Guru Besar Fakultas Pertanian Universitas Muhammadiyah Malang Prof Indah Prihatini selaku pendamping kegiatan tersebut mengatakan petani padi organik sudah memperoleh produktifitas tinggi lahannya dengan hasil panen rerata 7 ton/hektare karena sudah ada keseimbangan antara musuh alami dan penyakit.

Kepala Group Advisory dan Pengembangan Ekonomi Kantor Perwakilan Bank Indonesia Jatim Harmanta mengatakan BI mendorong padi organik Bondowoso bisa seluas-luasnya menembus pasar ekspor.

Karena itulah, BI Jatim akan menautkan padi organik Bondowoso dengan padi organik binaan BI seperti di Nganjuk, Mojokerto, Ngawi, Banyuwangi, Lumajang, dan lainnya.

Dengan terintegrasinya pasar antardaerah penghasil padi organik binaan BI, maka diharapkan pasar lebih meluas.
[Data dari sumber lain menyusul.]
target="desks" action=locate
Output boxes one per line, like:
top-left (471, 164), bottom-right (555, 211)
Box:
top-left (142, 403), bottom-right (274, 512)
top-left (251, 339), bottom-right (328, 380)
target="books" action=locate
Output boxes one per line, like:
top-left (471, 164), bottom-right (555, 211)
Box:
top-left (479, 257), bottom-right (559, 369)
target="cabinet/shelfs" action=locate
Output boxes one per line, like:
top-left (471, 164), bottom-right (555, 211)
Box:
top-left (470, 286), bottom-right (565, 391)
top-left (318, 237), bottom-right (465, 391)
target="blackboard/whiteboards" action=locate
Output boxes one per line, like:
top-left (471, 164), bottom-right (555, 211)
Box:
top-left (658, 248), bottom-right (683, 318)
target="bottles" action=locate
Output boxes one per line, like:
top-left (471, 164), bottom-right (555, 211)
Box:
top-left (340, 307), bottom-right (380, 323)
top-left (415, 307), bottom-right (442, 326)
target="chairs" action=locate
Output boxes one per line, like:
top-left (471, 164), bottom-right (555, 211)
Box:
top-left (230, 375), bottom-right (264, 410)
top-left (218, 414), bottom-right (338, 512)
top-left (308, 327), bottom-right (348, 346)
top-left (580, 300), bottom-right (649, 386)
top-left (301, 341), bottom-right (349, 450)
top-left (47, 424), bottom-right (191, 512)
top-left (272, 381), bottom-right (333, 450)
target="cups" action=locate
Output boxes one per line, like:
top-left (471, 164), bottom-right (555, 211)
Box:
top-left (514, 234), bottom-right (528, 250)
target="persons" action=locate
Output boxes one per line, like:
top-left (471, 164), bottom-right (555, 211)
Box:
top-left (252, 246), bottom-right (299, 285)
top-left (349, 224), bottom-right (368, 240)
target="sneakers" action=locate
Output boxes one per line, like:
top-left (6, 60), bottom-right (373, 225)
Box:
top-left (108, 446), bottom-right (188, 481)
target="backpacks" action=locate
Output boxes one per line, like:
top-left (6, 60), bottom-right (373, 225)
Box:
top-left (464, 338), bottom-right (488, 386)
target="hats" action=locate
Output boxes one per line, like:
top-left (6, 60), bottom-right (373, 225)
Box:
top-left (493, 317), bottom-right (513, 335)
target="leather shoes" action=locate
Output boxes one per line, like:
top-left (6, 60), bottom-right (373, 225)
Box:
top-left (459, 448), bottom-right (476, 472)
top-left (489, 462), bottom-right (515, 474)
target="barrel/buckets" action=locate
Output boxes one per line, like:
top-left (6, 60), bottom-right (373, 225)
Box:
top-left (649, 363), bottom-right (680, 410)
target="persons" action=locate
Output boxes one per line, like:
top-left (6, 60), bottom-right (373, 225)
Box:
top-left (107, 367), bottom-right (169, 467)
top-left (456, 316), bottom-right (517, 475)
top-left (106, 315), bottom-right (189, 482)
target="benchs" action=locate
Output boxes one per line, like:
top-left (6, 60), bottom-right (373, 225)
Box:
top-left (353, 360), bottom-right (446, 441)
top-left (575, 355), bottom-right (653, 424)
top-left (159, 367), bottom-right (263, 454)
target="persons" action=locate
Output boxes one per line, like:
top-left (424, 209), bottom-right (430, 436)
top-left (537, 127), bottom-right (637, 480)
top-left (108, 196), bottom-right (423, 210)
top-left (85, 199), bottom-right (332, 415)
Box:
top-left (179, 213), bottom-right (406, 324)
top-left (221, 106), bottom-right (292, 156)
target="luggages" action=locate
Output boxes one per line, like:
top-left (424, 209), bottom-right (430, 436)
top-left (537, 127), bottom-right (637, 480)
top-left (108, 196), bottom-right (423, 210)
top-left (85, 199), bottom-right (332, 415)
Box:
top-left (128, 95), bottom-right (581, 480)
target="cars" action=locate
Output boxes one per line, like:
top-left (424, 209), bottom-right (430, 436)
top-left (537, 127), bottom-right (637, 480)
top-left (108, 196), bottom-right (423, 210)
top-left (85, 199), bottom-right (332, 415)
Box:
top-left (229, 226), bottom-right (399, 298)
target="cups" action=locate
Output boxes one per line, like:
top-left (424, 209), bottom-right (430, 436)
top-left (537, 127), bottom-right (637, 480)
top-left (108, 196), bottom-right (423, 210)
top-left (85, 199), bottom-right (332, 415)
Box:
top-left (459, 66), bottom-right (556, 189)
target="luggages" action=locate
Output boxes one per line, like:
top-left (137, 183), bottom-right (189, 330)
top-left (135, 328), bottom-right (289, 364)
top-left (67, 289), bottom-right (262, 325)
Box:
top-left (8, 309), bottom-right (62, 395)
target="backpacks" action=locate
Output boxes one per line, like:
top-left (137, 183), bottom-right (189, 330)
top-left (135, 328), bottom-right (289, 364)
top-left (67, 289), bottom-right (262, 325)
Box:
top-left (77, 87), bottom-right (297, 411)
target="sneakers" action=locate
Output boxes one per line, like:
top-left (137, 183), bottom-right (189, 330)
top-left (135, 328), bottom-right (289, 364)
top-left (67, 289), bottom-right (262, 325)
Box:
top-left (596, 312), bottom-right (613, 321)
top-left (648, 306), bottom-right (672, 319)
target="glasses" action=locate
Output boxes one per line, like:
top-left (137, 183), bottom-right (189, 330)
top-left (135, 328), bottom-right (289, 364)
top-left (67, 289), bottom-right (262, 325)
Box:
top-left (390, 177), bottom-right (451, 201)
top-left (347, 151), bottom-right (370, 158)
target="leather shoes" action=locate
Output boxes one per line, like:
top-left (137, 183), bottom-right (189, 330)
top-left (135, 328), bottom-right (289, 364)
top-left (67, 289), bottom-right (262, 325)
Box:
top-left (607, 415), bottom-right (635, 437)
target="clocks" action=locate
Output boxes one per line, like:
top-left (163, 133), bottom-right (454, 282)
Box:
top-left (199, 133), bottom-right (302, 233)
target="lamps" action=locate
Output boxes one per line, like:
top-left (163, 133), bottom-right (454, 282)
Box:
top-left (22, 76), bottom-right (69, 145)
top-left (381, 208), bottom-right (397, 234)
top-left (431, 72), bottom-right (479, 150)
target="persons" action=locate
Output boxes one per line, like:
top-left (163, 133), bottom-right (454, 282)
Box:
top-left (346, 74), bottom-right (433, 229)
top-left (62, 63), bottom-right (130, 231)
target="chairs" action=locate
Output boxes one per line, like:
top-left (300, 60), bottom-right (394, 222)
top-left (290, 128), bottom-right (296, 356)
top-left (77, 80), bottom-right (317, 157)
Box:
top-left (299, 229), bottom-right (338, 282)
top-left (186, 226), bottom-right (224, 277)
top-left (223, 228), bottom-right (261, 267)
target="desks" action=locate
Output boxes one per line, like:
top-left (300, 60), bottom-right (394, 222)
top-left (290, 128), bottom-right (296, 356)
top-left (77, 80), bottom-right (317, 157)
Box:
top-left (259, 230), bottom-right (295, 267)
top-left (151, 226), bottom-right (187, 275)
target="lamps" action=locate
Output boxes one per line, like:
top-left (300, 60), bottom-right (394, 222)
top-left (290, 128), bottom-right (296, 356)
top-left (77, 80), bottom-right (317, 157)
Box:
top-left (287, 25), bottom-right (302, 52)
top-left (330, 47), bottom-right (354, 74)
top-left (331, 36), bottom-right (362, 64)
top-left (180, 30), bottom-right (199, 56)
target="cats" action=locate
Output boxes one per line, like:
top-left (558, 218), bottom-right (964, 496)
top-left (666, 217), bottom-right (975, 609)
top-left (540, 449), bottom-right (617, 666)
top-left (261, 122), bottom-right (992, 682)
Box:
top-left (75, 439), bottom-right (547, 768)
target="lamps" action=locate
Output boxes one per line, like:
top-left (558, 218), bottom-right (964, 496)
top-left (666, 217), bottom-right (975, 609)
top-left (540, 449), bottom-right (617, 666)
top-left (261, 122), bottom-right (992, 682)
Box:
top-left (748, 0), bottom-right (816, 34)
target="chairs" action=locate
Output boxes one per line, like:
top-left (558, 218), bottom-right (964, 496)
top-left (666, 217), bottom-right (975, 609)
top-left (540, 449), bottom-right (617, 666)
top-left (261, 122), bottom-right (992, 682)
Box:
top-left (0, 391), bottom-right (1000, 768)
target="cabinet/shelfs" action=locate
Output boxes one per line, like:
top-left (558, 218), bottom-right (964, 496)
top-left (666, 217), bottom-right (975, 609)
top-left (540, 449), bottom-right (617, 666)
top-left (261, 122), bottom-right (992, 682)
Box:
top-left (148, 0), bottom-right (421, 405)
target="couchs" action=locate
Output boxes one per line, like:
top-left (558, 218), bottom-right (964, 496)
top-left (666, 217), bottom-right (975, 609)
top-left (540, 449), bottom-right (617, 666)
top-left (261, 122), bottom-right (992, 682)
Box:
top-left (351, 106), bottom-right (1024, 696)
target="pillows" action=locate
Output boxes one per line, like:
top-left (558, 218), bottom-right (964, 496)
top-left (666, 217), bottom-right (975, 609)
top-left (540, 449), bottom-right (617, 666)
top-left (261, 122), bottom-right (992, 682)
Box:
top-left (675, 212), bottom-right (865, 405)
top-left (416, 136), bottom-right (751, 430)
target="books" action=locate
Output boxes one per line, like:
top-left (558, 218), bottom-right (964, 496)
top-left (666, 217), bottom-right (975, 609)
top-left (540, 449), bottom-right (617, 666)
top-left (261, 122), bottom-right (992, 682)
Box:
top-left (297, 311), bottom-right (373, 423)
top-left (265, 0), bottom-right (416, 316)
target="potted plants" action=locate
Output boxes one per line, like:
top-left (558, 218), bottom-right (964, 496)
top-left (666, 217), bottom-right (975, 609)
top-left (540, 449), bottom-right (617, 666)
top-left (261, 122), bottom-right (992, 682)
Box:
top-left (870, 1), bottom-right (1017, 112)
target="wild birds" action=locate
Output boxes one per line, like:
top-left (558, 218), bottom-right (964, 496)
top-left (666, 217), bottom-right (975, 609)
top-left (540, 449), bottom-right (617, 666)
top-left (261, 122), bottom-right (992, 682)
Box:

Terutama pasar ekspor.

Perlunya padi organik dapat menembus pasar ekspor agar nantinya dapat mengurangi defisit neraca perdagangan dan memperkuat cadangan devisa. Dengan demikian, akan memperkuat serta menstabilkan nilai tukar rupiah.

Selain itu, kegiatan usaha budi daya padi organik diharapkan memberikan nilai tambah bagi petani karena mereka tidak hanya menjual gabah, melainkan sudah diproses menjadi beras, bahkan sudah dikemas secara menarik dan benar.

Munandar mengungkapkan, kegiatan petani organik di Bondowoso sebenarnya sudah mengarah pada corporate farming, yakni tidak hanya membudidayakan padi organik, melainkan mengolahnya menjadi beras yang sudah dikemas secara baik dengan dukungan teknologi modern.

“Di sini juga ada kegiatan desa wisata yang tidak hanya merupakan wisata edukasi, tapi juga unsur rekreasi seperti menikmati kuliner di tengah sawah,” ucapnya.